ECE2006 Poster Presentations Clinical case reports (128 abstracts)
1Centre for Endocrine and Diabetes Sciences, School of Medicine, Cardiff, United Kingdom; 2Department of Endocrinology and Diabetes, Caerphilly Miners Hospital, Cardiff, United Kingdom; 3Department of Gastroenterology, University Hospital of Wales, Cardiff, United Kingdom.
We report 2 patients with Graves thyrotoxicosis complicated by jaundice.
Case 1 - A 36 year old referred to the gastroenterologists with a 3-month history of general malaise, myalgia, jaundice, 4 stone weight loss and diarrhoea. A hepatitis and autoimmune liver screen were negative, bilirubin elevated at 200 umol/l, coagulation screen and ultrasound scan were normal and a liver biopsy showed cholestasis. Thyroid function tests (TFTs) demonstrated FT4 24.8, FT3 9.8 and TSH 0.07, (TSH receptor and TPO antibodies positive). He was initiated on carbimazole his thyroid function normalised with treatment and he improved clinically, his weight increased and liver function tests normalised. He remains on a block and replace regimen and is awaiting radioiodine therapy.
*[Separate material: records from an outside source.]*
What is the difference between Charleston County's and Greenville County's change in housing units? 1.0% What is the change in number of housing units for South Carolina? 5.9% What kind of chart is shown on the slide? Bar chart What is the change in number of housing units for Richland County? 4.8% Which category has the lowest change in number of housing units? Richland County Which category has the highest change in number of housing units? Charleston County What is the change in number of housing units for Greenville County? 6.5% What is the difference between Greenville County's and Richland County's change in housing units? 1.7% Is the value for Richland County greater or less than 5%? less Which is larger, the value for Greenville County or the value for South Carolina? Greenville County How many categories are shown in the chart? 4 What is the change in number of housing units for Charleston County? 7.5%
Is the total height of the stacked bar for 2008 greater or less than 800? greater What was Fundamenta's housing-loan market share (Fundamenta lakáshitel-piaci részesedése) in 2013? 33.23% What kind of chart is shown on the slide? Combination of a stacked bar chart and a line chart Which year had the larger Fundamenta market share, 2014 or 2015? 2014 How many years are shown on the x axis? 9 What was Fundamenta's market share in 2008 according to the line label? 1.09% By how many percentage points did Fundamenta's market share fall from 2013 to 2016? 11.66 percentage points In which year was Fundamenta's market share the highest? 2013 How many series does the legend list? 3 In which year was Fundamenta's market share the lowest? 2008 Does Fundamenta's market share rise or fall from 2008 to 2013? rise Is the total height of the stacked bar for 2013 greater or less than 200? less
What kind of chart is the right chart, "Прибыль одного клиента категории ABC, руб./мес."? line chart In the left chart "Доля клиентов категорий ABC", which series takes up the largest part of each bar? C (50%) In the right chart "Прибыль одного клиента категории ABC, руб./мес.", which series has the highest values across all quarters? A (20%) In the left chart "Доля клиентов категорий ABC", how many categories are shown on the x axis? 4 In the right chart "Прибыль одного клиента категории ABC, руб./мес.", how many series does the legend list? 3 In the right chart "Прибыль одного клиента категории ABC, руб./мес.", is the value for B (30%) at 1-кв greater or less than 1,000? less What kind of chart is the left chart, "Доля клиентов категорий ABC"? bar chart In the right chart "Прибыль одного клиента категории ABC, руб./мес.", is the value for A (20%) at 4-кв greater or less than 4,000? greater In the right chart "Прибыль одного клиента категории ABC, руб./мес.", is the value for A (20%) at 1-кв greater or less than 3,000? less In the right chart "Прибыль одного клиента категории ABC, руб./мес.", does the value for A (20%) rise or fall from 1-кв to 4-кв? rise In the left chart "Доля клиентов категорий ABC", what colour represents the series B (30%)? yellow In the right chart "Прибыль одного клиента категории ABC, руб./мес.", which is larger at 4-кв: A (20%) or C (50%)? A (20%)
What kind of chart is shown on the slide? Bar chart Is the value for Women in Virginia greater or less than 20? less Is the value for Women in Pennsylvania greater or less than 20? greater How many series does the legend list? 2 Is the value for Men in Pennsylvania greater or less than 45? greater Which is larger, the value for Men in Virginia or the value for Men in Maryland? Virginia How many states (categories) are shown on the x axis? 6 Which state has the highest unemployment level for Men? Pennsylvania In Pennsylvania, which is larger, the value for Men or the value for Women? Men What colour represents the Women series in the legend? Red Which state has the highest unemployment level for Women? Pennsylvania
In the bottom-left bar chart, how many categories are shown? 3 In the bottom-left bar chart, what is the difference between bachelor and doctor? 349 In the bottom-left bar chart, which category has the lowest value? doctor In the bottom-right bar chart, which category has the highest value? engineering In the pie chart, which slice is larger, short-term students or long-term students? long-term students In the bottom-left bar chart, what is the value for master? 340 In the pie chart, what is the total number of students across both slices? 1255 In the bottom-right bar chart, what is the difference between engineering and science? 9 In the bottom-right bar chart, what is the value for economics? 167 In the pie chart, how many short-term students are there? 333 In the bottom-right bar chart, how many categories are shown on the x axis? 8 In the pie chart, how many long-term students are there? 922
Case 2 - A 32 year old man presented with relapsed Graves thyrotoxicosis and jaundice. He had previously been treated with carbimazole and propylthiouracil at his initial presentation both of which he was unable to tolerate. At relapse his TFTs revealed FT4 85.5 pmol/l and TSH <0.01, bilirubin elevated at 156 umol/l. Routine autoimmune and hepatitis liver screen were unremarkable and an ultrasound scan of liver was normal. On this occasion the patient was managed symptomatically with propanolol without his anti-thyroid drugs. Subsequently his jaundice settled with improvement in both his liver function tests and thyroid function. He is awaiting definitive surgical treatment as he has declined radioiodine therapy.
Thyrotoxicosis is an uncommon cause of profound jaundice although thionamide therapy is more associated with cholestatic hepatitis with cross-reactivity between carbimazole and propylthiouracil. Cholestasis may be secondary to the toxic effects of thyroid hormone directly affecting the liver or due to the systemic effects of excess thyroid hormone having a detrimental effect on hepatic bilirubin metabolism. Further potential autoimmune mechanisms may also be involved with previous strong associations between lympocytic thyroiditis and primary biliary cirrhosis.